_EXERCISE GOAL_: Every record that follows needs to be written out again, exactly.

_Records drawn from a dataset_:
#####

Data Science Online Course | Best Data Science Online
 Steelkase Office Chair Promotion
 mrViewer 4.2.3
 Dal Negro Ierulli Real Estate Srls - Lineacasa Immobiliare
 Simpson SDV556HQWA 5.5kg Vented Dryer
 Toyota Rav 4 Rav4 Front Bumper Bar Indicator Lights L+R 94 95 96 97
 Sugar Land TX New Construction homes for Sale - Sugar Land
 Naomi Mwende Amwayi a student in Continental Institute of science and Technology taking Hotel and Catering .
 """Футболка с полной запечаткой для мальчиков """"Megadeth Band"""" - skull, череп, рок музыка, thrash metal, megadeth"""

#####

_ANSWER BELOW_:
Data Science Online Course | Best Data Science Online
 Steelkase Office Chair Promotion
 mrViewer 4.2.3
 Dal Negro Ierulli Real Estate Srls - Lineacasa Immobiliare
 Simpson SDV556HQWA 5.5kg Vented Dryer
 Toyota Rav 4 Rav4 Front Bumper Bar Indicator Lights L+R 94 95 96 97
 Sugar Land TX New Construction homes for Sale - Sugar Land
 Naomi Mwende Amwayi a student in Continental Institute of science and Technology taking Hotel and Catering .
 """Футболка с полной запечаткой для мальчиков """"Megadeth Band"""" - skull, череп, рок музыка, thrash metal, megadeth"""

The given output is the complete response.